新守山 よこいのかき揚げ丼は光村に似た普通に旨い丼でした。光村よりややボリュームのあるかき揚げだった記憶があります。

この時、穴子天も併せて頼んだのですが、穴子特有のクセというか香り?匂い?を感じました。時間と共に増す、穴子の魚体表面のヌメリがクセの元かもしれない、と憶測しています。定かではありせん。

このことによるものではありませんが、思うところがありわざわざ訪れようという気になれないでいます。

天白 大番のかき揚げ丼が上記2店のものより気に入ってます。種に烏賊や貝柱がある以外、大きな違いはないように思うのですが、一旦丼ツユに潜らせたかき揚げの食味、歯ごたえの違いでしょうか。或いは、偶々並ばず席に着けたためかもしれません。

高社 舞扇のかき揚げ丼は強めに揚げられたかき揚げが載せられていました。サクサクより固めでパリパリの食感でした。もう少し丼ツユを含ませしっとり感があると嬉しいのですが...


ところで、”カツ丼は丼ツユの浸みた衣で喰わせる”と思い込んでいる私は、かき揚げ丼にも似た食感を期待しています。子供時分、天丼として卵でとじた、いわゆる天とじ丼に馴染みがあり、ツユが衣に浸みたしっとりというかクタッとした天丼にそれほど抵抗がないためかもしれません。

当然ですが、油切れ悪く衣がベチャッとした天丼が好みというわけではありません。あくまで、ツユが衣に浸みて、です。

丼に盛った飯に丼ツユをかけ、そこに天ぷらを載せたかのような、或は、僅かにしか丼ツユが塗されていない天丼に、しばしば遭遇してがっかりします。揚げ立ての天ぷらのカラッとした食感を損ねないための配慮かもしれませんが、これでは天丼ではなく、天ぷら載せ御飯です。

特に、天ツユの延長であるかのような、醤油味が薄い上、コクが足りない一方で、甘味がある丼ツユでは力不足です。丼を置くことなく、一気呵成に掻き込ませる力に欠けます。天ぷら、丼ツユ、ご飯のバランスがチグハグな気がして、一体感が感じられず更に失望感を誘います。

中途半端な丼ツユなら、塩天丼の方が好みです。

さて、瀬戸 千登勢かき揚げ丼には心躍るものをそれほど感じませんでした。普通においしい丼でしたが、上品、あっさりというか、力不足というか、上述のような一体感を欠いていた記憶があります。

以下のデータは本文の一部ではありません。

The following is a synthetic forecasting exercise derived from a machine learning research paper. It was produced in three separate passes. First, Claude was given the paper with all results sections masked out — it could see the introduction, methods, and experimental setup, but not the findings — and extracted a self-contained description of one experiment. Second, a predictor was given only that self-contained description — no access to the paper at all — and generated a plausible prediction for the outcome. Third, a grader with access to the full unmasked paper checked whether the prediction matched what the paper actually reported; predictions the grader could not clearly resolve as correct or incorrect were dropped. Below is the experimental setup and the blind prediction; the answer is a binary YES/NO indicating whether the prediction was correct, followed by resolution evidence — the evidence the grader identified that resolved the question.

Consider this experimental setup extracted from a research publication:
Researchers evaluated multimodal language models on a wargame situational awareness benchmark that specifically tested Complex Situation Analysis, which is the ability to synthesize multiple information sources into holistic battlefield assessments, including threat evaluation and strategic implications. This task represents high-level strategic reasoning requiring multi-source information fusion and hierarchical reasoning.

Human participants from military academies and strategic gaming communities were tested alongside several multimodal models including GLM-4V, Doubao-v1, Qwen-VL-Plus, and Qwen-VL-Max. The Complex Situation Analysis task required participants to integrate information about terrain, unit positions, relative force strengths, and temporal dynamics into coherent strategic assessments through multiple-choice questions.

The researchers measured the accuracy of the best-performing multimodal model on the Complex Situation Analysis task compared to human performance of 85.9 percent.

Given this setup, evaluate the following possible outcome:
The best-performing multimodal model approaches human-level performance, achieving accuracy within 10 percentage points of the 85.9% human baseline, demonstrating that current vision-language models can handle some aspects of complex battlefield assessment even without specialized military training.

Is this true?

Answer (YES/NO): NO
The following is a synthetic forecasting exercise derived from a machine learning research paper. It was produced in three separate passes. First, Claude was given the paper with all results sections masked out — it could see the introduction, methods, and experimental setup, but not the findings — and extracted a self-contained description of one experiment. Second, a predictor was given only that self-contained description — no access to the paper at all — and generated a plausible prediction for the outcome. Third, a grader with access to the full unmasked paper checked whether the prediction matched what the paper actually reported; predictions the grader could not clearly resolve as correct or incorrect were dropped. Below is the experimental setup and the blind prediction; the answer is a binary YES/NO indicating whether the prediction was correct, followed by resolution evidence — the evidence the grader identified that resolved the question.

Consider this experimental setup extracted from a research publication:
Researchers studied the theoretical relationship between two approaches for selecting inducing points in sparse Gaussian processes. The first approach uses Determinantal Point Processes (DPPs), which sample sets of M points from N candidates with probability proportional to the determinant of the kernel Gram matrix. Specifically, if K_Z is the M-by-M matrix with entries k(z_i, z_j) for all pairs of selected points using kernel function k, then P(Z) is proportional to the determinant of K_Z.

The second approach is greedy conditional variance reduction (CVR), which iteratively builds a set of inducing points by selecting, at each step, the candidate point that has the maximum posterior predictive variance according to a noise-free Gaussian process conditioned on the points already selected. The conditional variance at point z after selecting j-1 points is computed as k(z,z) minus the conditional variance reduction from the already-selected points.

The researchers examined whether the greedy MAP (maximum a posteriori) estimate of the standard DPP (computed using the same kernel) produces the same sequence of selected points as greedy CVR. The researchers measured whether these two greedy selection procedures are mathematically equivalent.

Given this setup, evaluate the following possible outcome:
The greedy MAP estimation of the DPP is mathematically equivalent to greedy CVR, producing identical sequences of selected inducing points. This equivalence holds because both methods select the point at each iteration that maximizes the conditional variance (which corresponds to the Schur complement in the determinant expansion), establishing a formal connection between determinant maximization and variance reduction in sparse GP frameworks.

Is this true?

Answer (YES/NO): YES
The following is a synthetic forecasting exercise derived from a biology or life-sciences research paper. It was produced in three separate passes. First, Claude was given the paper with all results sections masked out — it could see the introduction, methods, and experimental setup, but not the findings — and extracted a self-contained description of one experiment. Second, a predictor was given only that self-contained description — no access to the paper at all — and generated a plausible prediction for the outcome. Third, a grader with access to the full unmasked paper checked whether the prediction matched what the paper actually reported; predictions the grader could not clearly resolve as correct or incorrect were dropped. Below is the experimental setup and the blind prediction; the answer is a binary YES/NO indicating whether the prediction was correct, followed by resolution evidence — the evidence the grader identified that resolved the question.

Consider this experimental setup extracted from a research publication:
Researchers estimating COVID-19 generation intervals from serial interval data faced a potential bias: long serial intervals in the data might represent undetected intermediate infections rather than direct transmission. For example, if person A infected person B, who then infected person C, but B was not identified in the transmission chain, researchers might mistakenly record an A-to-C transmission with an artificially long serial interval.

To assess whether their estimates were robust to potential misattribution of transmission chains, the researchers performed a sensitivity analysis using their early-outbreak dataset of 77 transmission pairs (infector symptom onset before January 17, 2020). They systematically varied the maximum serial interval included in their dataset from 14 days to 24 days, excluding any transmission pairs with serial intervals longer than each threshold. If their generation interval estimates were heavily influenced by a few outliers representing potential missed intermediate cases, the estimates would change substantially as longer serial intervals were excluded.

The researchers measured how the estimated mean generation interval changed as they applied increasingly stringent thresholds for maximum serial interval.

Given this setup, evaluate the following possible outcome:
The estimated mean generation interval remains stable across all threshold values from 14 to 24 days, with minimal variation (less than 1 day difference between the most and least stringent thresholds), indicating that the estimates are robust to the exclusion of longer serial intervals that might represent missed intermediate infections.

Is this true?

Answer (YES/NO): NO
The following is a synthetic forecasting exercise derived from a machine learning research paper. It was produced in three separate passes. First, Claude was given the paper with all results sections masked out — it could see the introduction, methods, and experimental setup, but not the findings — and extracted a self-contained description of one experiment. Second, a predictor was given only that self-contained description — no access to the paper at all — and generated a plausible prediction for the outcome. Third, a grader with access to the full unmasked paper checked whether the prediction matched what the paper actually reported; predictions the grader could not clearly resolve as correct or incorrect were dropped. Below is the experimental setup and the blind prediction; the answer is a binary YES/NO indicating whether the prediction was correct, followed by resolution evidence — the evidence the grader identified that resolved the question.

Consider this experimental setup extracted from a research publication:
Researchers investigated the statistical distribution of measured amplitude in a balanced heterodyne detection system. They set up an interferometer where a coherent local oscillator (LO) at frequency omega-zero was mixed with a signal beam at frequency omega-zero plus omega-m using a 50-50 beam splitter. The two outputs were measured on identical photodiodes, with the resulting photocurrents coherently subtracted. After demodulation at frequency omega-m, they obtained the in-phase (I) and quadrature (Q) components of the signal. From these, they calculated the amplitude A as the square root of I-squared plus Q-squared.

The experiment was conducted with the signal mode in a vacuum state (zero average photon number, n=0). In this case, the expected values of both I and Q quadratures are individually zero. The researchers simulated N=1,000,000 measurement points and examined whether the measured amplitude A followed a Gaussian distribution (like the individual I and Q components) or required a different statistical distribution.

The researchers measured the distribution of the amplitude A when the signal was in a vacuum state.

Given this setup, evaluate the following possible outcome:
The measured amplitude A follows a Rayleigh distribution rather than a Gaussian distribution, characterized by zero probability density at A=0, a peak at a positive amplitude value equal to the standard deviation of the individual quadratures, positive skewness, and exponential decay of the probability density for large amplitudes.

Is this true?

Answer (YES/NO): YES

現時点では、自宅から比較的近くて訪ねやすいこともあり、瀬戸 たなぼのかき揚げ丼が最も気に入っています。店構えは牛丼チェーンに似て、さっと掻きこんで、”ごちそうさま〜”といった雰囲気です。丼ツユを含んだかき揚げと飯のバランスが好みです。やはり天丼よりかき揚げ丼です。

厳密にはかき揚げ丼ではありませんが、瀬戸 喜楽梅むらでは塩味の天ばら丼?、天ばら重?、天ばらまぶし?が供されました。揚げたて天ぷらの熱々感、サクサクした食感、突き崩されたかき揚げから滲み出た油のコク、飯の甘みが塩味でまとめられた丼です。小海老の天ぷら部分と飯を同時に口内に放り込むと、渾然一体となった旨さが現れました。

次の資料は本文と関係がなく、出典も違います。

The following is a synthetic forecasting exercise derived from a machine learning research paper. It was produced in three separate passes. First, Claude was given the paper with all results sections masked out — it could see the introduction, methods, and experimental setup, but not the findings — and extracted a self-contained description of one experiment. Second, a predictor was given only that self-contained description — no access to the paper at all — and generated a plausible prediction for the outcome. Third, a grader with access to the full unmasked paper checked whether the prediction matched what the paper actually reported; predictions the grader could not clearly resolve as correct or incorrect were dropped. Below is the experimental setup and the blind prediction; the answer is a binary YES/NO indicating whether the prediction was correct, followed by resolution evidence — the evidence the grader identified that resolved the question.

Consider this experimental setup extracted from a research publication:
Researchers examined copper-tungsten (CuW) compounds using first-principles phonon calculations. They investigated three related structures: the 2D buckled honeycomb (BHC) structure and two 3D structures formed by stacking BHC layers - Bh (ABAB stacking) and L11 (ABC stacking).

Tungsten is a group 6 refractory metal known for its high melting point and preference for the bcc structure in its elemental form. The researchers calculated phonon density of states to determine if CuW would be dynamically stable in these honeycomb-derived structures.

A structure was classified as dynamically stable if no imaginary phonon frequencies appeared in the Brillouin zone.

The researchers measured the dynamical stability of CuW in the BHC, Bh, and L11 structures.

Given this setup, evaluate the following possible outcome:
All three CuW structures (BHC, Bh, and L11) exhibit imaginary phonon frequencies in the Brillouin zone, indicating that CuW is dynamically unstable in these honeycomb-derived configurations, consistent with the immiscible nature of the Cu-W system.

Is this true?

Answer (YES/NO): NO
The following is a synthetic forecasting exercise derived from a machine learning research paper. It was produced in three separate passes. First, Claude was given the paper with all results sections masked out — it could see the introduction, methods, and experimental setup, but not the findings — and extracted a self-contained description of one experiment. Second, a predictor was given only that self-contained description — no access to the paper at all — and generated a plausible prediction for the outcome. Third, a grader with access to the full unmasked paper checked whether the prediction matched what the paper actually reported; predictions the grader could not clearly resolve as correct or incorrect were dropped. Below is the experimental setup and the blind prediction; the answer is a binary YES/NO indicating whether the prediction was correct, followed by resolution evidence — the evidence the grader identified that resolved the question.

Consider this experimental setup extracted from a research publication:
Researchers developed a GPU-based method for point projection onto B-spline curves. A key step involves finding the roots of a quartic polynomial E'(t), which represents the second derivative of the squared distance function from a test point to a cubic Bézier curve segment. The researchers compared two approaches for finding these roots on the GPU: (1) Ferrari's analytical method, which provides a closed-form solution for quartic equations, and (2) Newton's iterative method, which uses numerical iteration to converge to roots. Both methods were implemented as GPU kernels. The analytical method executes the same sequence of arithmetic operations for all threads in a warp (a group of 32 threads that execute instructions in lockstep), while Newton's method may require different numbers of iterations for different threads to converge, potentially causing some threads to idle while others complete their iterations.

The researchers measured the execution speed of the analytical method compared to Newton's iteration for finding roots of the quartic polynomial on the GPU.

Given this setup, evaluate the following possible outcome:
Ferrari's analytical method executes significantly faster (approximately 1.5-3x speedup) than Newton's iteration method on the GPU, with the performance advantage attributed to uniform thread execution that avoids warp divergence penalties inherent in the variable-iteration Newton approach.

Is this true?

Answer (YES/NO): NO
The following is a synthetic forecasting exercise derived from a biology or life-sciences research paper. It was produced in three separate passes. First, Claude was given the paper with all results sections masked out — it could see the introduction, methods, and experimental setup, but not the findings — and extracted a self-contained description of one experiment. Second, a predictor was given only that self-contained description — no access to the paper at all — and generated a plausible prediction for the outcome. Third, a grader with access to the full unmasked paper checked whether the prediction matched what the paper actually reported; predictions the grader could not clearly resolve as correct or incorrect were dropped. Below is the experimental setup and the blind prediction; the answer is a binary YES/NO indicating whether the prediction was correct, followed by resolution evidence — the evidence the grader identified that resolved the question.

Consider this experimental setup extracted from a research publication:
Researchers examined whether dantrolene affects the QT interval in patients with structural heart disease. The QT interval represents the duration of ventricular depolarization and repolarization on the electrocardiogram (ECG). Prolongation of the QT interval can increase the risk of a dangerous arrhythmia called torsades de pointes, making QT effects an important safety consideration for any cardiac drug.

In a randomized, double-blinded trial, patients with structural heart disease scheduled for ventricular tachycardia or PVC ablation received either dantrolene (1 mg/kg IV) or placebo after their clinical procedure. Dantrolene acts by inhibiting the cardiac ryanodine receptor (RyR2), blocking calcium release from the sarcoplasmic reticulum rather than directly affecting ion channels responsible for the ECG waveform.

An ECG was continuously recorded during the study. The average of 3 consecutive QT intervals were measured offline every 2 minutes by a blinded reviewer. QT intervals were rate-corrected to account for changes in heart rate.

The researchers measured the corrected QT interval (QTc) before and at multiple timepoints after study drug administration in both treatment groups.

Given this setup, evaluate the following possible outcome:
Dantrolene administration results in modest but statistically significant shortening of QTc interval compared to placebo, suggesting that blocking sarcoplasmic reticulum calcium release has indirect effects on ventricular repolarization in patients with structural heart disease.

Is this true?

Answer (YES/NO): NO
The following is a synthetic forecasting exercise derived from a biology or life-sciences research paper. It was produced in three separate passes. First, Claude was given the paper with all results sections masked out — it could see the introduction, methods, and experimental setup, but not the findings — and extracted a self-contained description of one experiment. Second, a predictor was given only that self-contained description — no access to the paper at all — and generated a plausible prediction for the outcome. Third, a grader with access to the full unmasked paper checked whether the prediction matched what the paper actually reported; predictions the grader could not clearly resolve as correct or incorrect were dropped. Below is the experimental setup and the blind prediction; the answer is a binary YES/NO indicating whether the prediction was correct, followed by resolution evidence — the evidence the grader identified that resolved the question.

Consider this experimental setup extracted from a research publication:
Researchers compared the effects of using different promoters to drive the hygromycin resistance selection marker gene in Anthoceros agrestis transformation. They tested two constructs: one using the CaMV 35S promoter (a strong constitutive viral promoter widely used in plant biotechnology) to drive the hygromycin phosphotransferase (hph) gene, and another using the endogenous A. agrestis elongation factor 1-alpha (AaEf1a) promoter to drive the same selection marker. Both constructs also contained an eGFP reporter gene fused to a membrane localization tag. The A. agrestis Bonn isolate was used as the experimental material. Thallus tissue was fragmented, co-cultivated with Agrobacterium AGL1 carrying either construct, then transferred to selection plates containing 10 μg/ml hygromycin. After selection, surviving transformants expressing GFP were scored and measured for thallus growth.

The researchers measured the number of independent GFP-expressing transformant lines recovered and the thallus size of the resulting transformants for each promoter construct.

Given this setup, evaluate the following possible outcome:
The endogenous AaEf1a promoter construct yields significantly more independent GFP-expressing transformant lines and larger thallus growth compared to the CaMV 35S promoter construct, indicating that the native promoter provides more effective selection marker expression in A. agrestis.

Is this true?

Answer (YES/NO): NO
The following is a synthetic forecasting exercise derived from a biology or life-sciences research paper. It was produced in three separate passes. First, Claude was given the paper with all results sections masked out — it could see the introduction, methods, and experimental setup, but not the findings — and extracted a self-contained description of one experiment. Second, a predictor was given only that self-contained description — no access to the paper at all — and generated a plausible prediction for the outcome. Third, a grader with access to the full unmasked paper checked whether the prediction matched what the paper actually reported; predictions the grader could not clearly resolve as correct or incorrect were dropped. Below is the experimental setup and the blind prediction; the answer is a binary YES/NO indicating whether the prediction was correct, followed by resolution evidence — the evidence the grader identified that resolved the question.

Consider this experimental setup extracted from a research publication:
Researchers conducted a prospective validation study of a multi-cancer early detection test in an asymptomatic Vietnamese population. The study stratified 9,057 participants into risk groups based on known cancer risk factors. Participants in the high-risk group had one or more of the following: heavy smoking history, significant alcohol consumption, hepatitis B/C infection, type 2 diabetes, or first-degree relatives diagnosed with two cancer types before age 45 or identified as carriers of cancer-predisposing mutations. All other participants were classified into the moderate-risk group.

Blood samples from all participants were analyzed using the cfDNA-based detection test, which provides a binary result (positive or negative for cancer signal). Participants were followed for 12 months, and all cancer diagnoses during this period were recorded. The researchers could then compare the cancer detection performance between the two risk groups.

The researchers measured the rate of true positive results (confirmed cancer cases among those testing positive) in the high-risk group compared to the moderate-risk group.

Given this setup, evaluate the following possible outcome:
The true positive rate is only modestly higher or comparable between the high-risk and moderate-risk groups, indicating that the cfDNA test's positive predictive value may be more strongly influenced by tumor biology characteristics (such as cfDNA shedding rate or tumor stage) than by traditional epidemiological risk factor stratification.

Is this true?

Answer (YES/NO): YES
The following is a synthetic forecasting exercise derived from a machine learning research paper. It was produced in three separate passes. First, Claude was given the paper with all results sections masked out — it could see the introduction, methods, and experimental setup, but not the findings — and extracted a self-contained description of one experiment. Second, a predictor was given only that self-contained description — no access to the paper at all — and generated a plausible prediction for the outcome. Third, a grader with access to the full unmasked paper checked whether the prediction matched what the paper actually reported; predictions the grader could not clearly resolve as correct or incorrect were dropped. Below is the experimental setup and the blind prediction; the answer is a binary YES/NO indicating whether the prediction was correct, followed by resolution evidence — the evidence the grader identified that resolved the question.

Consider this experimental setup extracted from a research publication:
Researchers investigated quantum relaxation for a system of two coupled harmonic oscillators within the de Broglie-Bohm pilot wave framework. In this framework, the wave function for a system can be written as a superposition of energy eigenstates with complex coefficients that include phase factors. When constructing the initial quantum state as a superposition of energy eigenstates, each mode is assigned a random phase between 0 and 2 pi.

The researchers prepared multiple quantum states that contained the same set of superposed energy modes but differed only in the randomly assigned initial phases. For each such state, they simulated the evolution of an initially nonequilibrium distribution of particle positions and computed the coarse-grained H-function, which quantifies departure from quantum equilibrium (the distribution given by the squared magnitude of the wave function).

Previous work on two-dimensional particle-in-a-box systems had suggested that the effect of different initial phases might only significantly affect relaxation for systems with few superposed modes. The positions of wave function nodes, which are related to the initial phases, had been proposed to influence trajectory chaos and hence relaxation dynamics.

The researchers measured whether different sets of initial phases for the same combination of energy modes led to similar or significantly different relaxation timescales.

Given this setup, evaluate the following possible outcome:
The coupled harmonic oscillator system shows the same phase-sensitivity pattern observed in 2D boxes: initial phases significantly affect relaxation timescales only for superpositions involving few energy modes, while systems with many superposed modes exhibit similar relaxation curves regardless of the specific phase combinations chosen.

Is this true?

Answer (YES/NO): NO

尾張旭 車屋は蕎麦屋ですが、かき揚げについてのみ触れます。此処の天ぷらは玉ねぎのかき揚げでした。家庭のかき揚げに近いものがあり、こういったかき揚げも嫌いではありませんが、そのつもりで注文しないと期待を裏切られる方が多いかもしれません。

既に移転していますが、以前、尾張旭に倉四季という和食の店があり、昼の品書きにはかき揚げ定食がありました。小海老の入った美味しいかき揚げが出てきました。

今思えば、揚げ上がりの食感を損ねないため丼という形態を避けていたのかもしれません。揚げ上がりの天プラのサクッとした食感、天だねの適切な加熱と丼ツユの浸み込み具合い、浸み込むことで失われる歯応え、これら全ての均衡を取ることは相反する部分もあり、なかなか難題かと想像します。 

気軽に立ち寄れるだけでなく美味しい蕎麦屋である、藤ヶ丘 蕎野昼時に美味しい蕎麦と共にかき揚げ丼が頼めます。

このかき揚げは、サクサクよりパリパリの印象で、揚げ上がりは色濃く、強めと感じました。かき揚げ丼がタレ、塩と選択できることは嬉しく、昼のセットを取り上げてあれこれ言うのも不相応なことを十分承知の上で、身勝手な注文を記します。

これまでも断片的に言及しましたが、定食の一品、酒肴、蕎麦、うどんの種として、或いは、丼種として、更には、タレで喰うか塩で喰うかによって、各々望ましいかき揚げの状態があるのでは、と考えています。

丼を例に取れば、タレの場合には、丼ツユを適度に衣に含ませ、ツユとバランスさせるべく、色濃く、即ち、香ばしく揚げたかき揚げが好ましいかと思います。で、部分的にしっとりさせて生み出された飯との一体感を口に放り込みたいわけです。

一方、塩の場合、突き崩し飯と共に味わえるような脆いかき揚げが好みです。ツユを含ませませんからあまりパリパリより淡い揚げ色のサクサク程度で、油、塩、飯のあっさりしたバランスを期待します。

かき揚げには食す様式によって最適な揚げ上がり状態があり、同一の状態を全ての様式に当て嵌めても、必ずしも好感が得られるとは限りません。

蕎野の場合、かけそばに載せ、揚げ上がったパリパリ部分と汁を含んだ油麩のような食感を楽しむのに向いているかもしれません。

タレ味のかき揚げ丼とするなら、もう少し丼ツユに浸す、塩味の丼であれば、揚げ上りを弱め、同時に、脆く崩しやすいと有難いかなと...一方に合うように最適化し、どちらかに絞るのも一つの方策かもしれません。勝手な思いです。


引山 江月 も同様に揚げ上がりが強めのかき揚げ丼だった覚えがあります。

上記2店は、かき揚げに対し揚げ蕎麦のパリッとした食感を意識されたのでしょうか。

今、蕎麦屋のかき揚げとしては大曽根 なごや華のものを、最も気に入ってます。かき揚げ丼はまだ口にしていませんが、かき揚げその物は大きさ十分で薄黄色の揚げ上がりでした。

材料各々に火が入り過ぎず、また、特に小海老の食味もよく、蕎麦と共に美味しく頬張りました。

上述のかき揚げと趣は異なりますが、うどん屋の上前津 丸一はサクサク感が心地よい殆ど桜えびのみのかき揚げでした。薄黄色でカラッと揚がっています。品書きをあるか否かも見ていませんが、ご飯と混ぜて天ばらにして頬張りたい衝動にかられます。


材料は勿論、揚げ油の温度、時間で生じる揚げ上がりの油切れ、食感と食味と共に、麺、飯といった相方との和、一体感を今後も楽しみにしています。